Propozycja zabudowy powinna być dostosowana do kontekstu, w którym jest realizowana, zapewniając takie zastosowania, które mają sens w danej lokalizacji, w oparciu o istniejącą ofertę, potrzeby, rentowność i tkankę miejską.
W większości przypadków, w aktywnym kontekście miejskim (tj. centra miast, aktywne trasy itp.), zabudowa mieszana powinna być rozwiązaniem domyślnym, ponieważ parter zapewnia zupełnie inny interfejs z aktywnością ulicy niż wyższe piętra.
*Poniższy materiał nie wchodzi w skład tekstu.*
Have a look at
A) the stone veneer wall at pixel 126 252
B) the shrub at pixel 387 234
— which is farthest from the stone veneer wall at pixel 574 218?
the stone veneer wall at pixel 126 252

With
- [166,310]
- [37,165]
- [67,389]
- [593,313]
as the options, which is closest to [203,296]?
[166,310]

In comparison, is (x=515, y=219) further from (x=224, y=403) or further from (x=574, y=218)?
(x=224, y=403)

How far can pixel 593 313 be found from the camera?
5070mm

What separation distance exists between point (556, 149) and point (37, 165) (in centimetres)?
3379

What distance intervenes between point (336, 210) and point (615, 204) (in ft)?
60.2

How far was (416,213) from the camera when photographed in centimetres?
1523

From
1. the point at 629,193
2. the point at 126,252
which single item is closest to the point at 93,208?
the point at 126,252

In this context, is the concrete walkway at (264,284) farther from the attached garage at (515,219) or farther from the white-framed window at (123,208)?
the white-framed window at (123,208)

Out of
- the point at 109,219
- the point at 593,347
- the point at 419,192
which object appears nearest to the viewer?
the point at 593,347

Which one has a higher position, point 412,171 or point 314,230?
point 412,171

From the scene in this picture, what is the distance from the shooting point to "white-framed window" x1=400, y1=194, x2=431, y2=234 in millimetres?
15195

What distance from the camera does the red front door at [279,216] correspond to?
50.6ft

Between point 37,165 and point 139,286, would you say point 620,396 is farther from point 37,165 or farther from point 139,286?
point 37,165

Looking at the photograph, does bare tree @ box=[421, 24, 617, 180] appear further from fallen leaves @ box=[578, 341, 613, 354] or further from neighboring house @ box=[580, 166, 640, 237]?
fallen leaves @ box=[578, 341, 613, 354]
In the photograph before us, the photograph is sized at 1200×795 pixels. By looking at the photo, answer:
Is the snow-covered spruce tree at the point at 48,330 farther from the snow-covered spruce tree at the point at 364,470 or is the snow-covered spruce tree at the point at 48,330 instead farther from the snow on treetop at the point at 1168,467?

Jednak w kontekście podmiejskim lub wiejskim zabudowa mieszana najczęściej nie ma sensu lub jest naturalnie ograniczona do obszarów o większej gęstości interakcji, centrów dzielnicowych itp.
Korzyści płynące z rozsądnej zabudowy mono-użytkowej mogą łatwo przewyższyć korzyści płynące ze słabej zabudowy mieszanej i vice versa. Lokalizacja i kontekst zadecydują o tym.
To jest powiedziane z punktu widzenia brytyjskiego/europejskiego projektowania urbanistycznego dla dobra publicznego. Deweloperzy zazwyczaj dochodzą do zupełnie innych wniosków na temat tego, czym powinien być rozwój oparty na maksymalizacji zysków.